Kubernetes Scaling Reference

This topic describes the configuration options for scaling your Imply cluster on Kubernetes. For general information on how to deploy Imply on Kubernetes, see Install Imply Private on Kubernetes.

Configuring the node count

The default Helm configuration deploys one each of master, query, and data nodes. To increase the number of nodes running in the cluster, modify the value for replicaCount in values.yaml and then run helm update.

For example, to increase the master replica count to three nodes, set the following in values.yaml:

master:
  replicaCount: 3

Configuring available disk

To increase the disk available to data nodes you can:

Increase the size of the requested persistent volume.
Add volume requests and set the Druid segment cache to span across them. Additional volumes can take advantage of multiple volumes on a node.

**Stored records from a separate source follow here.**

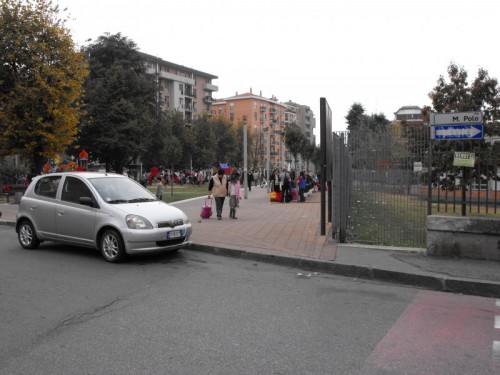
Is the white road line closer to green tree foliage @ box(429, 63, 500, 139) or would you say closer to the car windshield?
the car windshield

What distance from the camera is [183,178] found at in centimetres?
5006

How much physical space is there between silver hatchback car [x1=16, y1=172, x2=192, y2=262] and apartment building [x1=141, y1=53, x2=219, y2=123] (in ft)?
243

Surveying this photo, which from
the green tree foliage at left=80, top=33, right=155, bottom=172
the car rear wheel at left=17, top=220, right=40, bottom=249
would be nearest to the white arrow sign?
the car rear wheel at left=17, top=220, right=40, bottom=249

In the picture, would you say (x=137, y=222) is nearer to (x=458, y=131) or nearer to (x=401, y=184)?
(x=401, y=184)

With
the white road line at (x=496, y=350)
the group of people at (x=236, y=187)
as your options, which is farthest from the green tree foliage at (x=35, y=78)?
Result: the white road line at (x=496, y=350)

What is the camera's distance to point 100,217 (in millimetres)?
8172

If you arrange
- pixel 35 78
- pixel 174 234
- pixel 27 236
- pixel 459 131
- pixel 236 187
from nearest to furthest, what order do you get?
pixel 459 131 → pixel 174 234 → pixel 27 236 → pixel 236 187 → pixel 35 78

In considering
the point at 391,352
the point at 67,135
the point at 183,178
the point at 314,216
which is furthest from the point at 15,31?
the point at 183,178

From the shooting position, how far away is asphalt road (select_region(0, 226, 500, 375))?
12.7 ft

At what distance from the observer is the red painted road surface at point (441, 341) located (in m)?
3.81

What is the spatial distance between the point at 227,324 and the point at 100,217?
4.27 metres

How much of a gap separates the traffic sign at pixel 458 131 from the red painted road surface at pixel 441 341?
10.1 feet

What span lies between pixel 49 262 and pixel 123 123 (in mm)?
33564

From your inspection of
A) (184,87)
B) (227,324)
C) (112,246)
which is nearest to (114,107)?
(112,246)
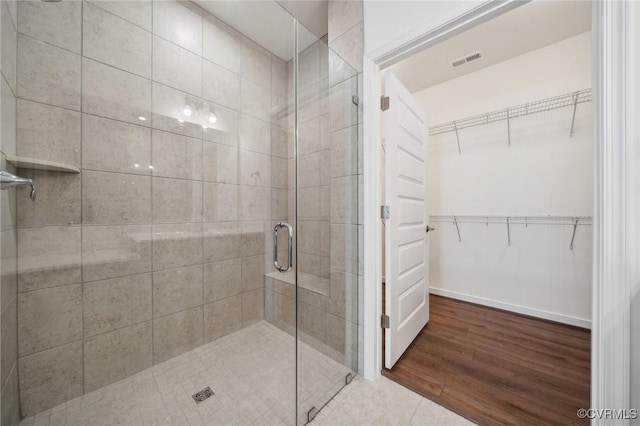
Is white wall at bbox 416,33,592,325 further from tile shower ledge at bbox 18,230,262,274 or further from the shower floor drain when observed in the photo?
the shower floor drain

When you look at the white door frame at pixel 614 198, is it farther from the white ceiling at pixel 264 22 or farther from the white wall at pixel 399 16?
the white ceiling at pixel 264 22

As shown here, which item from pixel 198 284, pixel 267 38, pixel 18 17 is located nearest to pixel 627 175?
pixel 267 38

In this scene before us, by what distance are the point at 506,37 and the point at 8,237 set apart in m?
3.79

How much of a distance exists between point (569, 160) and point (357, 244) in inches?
96.0

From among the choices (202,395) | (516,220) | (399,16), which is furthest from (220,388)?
(516,220)

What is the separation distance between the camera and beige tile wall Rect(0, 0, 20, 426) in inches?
33.9

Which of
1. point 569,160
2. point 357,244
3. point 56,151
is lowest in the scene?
point 357,244

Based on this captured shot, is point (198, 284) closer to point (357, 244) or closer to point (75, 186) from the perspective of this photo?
point (75, 186)

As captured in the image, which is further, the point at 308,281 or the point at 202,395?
the point at 308,281

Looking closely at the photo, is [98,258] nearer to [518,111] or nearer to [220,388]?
[220,388]

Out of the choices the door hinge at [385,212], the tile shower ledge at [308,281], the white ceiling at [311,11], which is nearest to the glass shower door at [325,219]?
the tile shower ledge at [308,281]

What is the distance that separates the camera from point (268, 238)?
4.73 ft

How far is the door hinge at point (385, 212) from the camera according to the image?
5.15 ft

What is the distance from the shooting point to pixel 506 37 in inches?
89.7
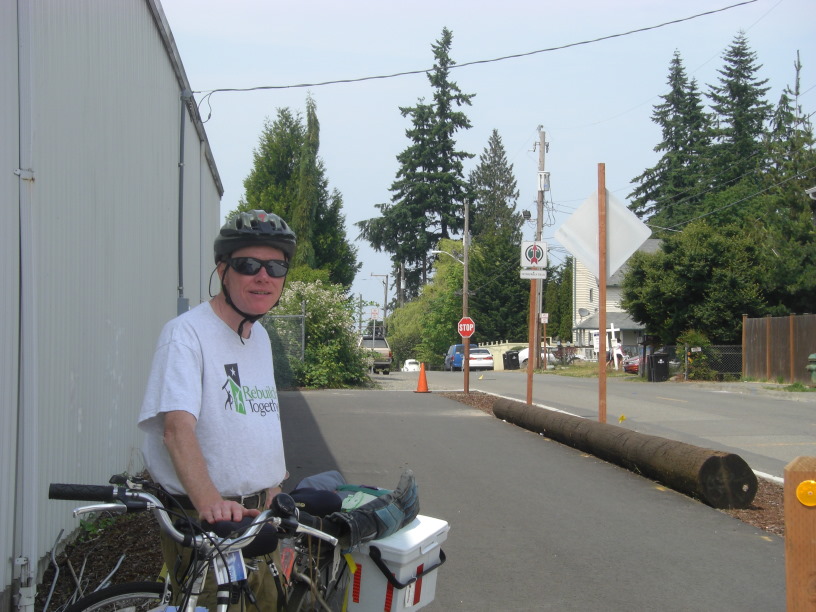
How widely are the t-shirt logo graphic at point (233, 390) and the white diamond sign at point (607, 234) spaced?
331 inches

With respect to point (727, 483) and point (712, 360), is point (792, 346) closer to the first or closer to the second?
point (712, 360)

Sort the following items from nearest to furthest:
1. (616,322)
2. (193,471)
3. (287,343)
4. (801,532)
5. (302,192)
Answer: (193,471), (801,532), (287,343), (302,192), (616,322)

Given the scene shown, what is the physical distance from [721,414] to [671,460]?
30.9 feet

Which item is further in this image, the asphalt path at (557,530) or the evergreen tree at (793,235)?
the evergreen tree at (793,235)

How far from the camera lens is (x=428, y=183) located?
71938mm

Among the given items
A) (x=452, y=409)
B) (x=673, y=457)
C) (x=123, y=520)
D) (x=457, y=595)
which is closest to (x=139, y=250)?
(x=123, y=520)

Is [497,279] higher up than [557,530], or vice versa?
[497,279]

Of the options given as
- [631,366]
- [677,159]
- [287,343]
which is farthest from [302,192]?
[677,159]

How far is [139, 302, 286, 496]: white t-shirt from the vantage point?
9.71 feet

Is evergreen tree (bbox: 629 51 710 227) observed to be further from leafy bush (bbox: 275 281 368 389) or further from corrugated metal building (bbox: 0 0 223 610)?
corrugated metal building (bbox: 0 0 223 610)

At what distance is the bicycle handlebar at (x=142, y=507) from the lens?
257cm

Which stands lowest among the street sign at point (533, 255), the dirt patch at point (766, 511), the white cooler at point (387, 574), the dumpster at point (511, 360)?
the dumpster at point (511, 360)

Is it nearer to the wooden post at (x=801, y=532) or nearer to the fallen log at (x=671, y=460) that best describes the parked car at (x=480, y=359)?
the fallen log at (x=671, y=460)

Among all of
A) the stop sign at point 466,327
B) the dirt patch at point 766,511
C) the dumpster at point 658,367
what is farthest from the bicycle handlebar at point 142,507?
the dumpster at point 658,367
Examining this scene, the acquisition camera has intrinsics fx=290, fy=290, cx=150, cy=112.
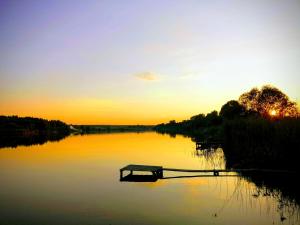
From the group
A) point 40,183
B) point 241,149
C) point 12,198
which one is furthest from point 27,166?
point 241,149

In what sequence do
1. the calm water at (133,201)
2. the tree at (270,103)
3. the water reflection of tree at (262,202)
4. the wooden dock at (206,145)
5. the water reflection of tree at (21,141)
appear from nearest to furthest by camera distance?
the calm water at (133,201)
the water reflection of tree at (262,202)
the wooden dock at (206,145)
the tree at (270,103)
the water reflection of tree at (21,141)

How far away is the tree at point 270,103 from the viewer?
186 ft

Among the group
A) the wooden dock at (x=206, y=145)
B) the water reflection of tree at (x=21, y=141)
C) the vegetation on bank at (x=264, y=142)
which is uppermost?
the vegetation on bank at (x=264, y=142)

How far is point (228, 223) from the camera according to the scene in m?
11.4

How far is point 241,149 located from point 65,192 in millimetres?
18161

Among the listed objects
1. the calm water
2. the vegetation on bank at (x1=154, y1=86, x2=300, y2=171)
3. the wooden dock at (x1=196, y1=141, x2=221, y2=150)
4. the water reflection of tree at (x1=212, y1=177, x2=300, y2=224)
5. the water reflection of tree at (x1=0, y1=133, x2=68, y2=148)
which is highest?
the vegetation on bank at (x1=154, y1=86, x2=300, y2=171)

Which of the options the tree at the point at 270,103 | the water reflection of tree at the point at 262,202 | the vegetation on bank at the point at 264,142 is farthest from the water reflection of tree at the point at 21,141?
the water reflection of tree at the point at 262,202

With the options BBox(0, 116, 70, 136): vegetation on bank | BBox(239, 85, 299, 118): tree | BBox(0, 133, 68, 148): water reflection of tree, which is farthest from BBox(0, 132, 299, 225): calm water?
BBox(0, 116, 70, 136): vegetation on bank

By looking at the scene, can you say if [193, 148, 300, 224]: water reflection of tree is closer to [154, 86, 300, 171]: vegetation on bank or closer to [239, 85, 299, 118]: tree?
[154, 86, 300, 171]: vegetation on bank

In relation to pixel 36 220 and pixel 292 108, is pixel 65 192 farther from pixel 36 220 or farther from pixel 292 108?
pixel 292 108

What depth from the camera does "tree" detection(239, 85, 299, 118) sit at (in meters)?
56.6

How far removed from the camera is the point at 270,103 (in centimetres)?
5859

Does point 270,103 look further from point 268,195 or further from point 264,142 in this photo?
point 268,195

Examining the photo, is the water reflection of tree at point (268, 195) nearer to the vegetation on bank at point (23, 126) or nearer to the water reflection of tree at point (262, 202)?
the water reflection of tree at point (262, 202)
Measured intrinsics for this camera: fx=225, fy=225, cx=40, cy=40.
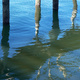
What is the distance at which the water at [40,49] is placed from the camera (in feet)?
24.1

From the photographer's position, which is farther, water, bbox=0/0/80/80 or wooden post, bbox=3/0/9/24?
wooden post, bbox=3/0/9/24

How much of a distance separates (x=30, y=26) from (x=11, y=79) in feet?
20.8

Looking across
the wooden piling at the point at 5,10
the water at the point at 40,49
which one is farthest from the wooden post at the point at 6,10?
the water at the point at 40,49

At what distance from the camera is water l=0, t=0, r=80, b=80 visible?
289 inches

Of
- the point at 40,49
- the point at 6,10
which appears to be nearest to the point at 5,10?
the point at 6,10

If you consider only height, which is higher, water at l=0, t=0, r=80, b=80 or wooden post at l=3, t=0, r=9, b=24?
wooden post at l=3, t=0, r=9, b=24

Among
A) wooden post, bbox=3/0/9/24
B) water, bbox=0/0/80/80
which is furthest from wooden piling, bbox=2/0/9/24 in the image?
water, bbox=0/0/80/80

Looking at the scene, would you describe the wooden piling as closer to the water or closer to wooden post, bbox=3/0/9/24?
wooden post, bbox=3/0/9/24

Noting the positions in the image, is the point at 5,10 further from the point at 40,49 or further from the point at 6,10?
the point at 40,49

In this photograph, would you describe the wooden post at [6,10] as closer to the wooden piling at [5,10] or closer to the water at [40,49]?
the wooden piling at [5,10]

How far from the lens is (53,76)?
712 cm

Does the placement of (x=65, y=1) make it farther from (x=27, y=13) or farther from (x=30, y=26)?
(x=30, y=26)

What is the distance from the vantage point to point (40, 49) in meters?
9.44

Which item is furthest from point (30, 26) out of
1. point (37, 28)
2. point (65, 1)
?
point (65, 1)
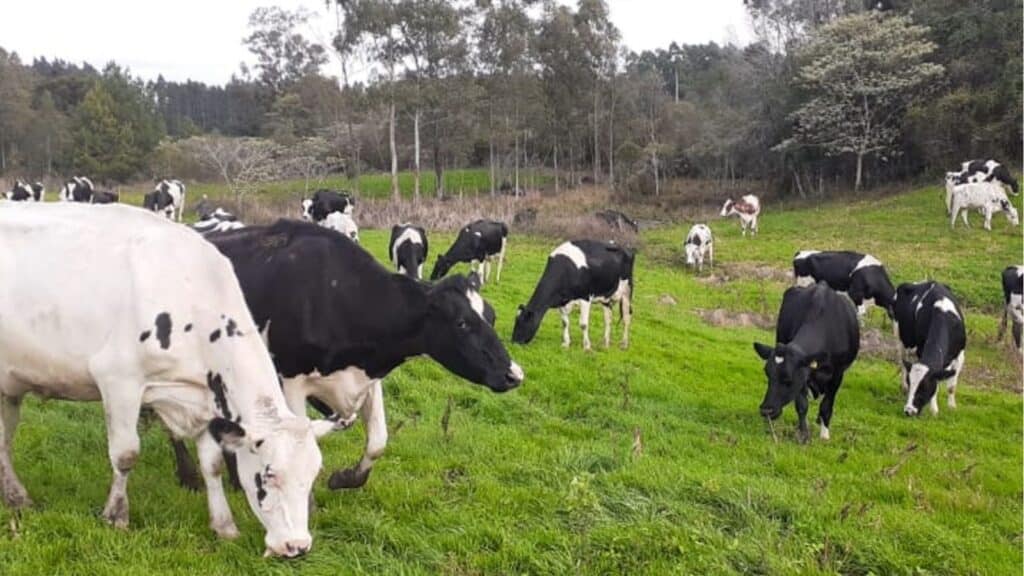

Carefully consider the disk size you allocate to data nodes before going to production. Increasing the size of a volume is not supported by all storageClass implementations.

Increasing the size of volume claims for StatefulSet is currently out of the scope of this documentation. Depending on the storageClass used, this may be hard to change. See https://github.com/kubernetes/kubernetes/issues/68737 for more information.

Increasing requested volume size

To make a larger initial request of volume size, modify the following section in values.yaml:

dataTier1:
  ...
  segmentCacheVolume:
    storageClassName:
    resources:
      requests:
        storage: 40Gi
  ...

Configure the storage setting in Druid in the historical runtime properties key in the druid section of values.yaml. For example:

druid:
  historicalRuntimeProperties:
    - 'druid.segmentCache.locations=[{"path": "/mnt/var", "maxSize": 40000000000}]'
    - 'druid.server.maxSize=40000000000'

Keep in mind that this size is the amount of storage used for segment cache only. There should be about 25 GB of additional space available for other internal processes, such as temporary storage space for ingestion, heap dumps, and log files.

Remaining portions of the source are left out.